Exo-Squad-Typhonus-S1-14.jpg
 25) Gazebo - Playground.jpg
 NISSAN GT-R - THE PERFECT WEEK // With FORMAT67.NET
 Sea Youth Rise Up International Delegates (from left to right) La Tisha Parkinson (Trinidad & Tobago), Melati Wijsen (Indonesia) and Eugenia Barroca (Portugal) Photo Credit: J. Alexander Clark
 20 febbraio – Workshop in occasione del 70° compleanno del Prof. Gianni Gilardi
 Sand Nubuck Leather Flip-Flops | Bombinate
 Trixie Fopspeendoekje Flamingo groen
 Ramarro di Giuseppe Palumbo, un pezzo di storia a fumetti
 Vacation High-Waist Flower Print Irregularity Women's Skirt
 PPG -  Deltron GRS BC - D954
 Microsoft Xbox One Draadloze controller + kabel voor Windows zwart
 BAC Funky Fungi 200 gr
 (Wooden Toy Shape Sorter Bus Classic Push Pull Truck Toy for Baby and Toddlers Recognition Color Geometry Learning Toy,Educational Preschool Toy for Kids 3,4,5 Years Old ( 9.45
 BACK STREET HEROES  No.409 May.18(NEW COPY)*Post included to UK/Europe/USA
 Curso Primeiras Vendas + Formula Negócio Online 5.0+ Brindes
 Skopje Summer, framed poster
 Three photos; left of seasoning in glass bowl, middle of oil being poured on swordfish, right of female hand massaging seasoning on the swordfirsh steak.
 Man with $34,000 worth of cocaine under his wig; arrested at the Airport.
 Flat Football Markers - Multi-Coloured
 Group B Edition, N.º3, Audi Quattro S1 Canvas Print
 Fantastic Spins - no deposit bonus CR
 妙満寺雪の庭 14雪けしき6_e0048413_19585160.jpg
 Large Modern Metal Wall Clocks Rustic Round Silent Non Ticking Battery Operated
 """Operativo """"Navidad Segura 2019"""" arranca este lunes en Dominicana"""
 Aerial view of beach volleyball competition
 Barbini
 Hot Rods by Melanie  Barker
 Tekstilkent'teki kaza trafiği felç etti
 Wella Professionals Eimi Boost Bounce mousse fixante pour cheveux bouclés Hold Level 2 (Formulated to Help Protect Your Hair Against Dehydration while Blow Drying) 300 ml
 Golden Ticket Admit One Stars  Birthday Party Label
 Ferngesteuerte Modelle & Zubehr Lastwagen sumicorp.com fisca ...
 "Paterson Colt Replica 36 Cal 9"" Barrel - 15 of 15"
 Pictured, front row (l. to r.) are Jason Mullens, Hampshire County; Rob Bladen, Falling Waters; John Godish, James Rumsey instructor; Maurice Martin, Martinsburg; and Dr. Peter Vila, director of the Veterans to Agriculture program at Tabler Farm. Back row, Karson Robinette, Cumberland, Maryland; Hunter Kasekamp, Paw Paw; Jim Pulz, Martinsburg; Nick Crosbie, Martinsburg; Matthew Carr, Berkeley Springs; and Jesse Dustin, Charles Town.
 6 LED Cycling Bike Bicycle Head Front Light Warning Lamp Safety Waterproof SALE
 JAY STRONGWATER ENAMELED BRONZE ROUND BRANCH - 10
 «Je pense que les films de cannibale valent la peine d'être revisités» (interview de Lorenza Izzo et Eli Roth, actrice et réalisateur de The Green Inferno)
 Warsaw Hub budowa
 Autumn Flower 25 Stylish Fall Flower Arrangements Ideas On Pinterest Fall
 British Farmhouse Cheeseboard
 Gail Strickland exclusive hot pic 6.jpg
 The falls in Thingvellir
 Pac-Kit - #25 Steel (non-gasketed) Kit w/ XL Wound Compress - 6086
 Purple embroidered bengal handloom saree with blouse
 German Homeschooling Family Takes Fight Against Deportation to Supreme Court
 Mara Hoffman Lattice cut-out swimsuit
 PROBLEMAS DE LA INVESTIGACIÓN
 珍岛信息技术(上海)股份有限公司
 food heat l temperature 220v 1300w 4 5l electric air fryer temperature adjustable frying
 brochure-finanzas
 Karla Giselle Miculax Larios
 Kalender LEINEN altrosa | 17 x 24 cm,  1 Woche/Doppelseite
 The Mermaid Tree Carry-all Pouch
○ ○ ○
EXERCISE DESCRIPTION >>
Nothing is to be left out. Repeat the whole listing exactly.

EXERCISE ANSWER >>
Exo-Squad-Typhonus-S1-14.jpg
 25) Gazebo - Playground.jpg
 NISSAN GT-R - THE PERFECT WEEK // With FORMAT67.NET
 Sea Youth Rise Up International Delegates (from left to right) La Tisha Parkinson (Trinidad & Tobago), Melati Wijsen (Indonesia) and Eugenia Barroca (Portugal) Photo Credit: J. Alexander Clark
 20 febbraio – Workshop in occasione del 70° compleanno del Prof. Gianni Gilardi
 Sand Nubuck Leather Flip-Flops | Bombinate
 Trixie Fopspeendoekje Flamingo groen
 Ramarro di Giuseppe Palumbo, un pezzo di storia a fumetti
 Vacation High-Waist Flower Print Irregularity Women's Skirt
 PPG -  Deltron GRS BC - D954
 Microsoft Xbox One Draadloze controller + kabel voor Windows zwart
 BAC Funky Fungi 200 gr
 (Wooden Toy Shape Sorter Bus Classic Push Pull Truck Toy for Baby and Toddlers Recognition Color Geometry Learning Toy,Educational Preschool Toy for Kids 3,4,5 Years Old ( 9.45
 BACK STREET HEROES  No.409 May.18(NEW COPY)*Post included to UK/Europe/USA
 Curso Primeiras Vendas + Formula Negócio Online 5.0+ Brindes
 Skopje Summer, framed poster
 Three photos; left of seasoning in glass bowl, middle of oil being poured on swordfish, right of female hand massaging seasoning on the swordfirsh steak.
 Man with $34,000 worth of cocaine under his wig; arrested at the Airport.
 Flat Football Markers - Multi-Coloured
 Group B Edition, N.º3, Audi Quattro S1 Canvas Print
 Fantastic Spins - no deposit bonus CR
 妙満寺雪の庭 14雪けしき6_e0048413_19585160.jpg
 Large Modern Metal Wall Clocks Rustic Round Silent Non Ticking Battery Operated
 """Operativo """"Navidad Segura 2019"""" arranca este lunes en Dominicana"""
 Aerial view of beach volleyball competition
 Barbini
 Hot Rods by Melanie  Barker
 Tekstilkent'teki kaza trafiği felç etti
 Wella Professionals Eimi Boost Bounce mousse fixante pour cheveux bouclés Hold Level 2 (Formulated to Help Protect Your Hair Against Dehydration while Blow Drying) 300 ml
 Golden Ticket Admit One Stars  Birthday Party Label
 Ferngesteuerte Modelle & Zubehr Lastwagen sumicorp.com fisca ...
 "Paterson Colt Replica 36 Cal 9"" Barrel - 15 of 15"
 Pictured, front row (l. to r.) are Jason Mullens, Hampshire County; Rob Bladen, Falling Waters; John Godish, James Rumsey instructor; Maurice Martin, Martinsburg; and Dr. Peter Vila, director of the Veterans to Agriculture program at Tabler Farm. Back row, Karson Robinette, Cumberland, Maryland; Hunter Kasekamp, Paw Paw; Jim Pulz, Martinsburg; Nick Crosbie, Martinsburg; Matthew Carr, Berkeley Springs; and Jesse Dustin, Charles Town.
 6 LED Cycling Bike Bicycle Head Front Light Warning Lamp Safety Waterproof SALE
 JAY STRONGWATER ENAMELED BRONZE ROUND BRANCH - 10
 «Je pense que les films de cannibale valent la peine d'être revisités» (interview de Lorenza Izzo et Eli Roth, actrice et réalisateur de The Green Inferno)
 Warsaw Hub budowa
 Autumn Flower 25 Stylish Fall Flower Arrangements Ideas On Pinterest Fall
 British Farmhouse Cheeseboard
 Gail Strickland exclusive hot pic 6.jpg
 The falls in Thingvellir
 Pac-Kit - #25 Steel (non-gasketed) Kit w/ XL Wound Compress - 6086
 Purple embroidered bengal handloom saree with blouse
 German Homeschooling Family Takes Fight Against Deportation to Supreme Court
 Mara Hoffman Lattice cut-out swimsuit
 PROBLEMAS DE LA INVESTIGACIÓN
 珍岛信息技术(上海)股份有限公司
 food heat l temperature 220v 1300w 4 5l electric air fryer temperature adjustable frying
 brochure-finanzas
 Karla Giselle Miculax Larios
 Kalender LEINEN altrosa | 17 x 24 cm,  1 Woche/Doppelseite
 The Mermaid Tree Carry-all Pouch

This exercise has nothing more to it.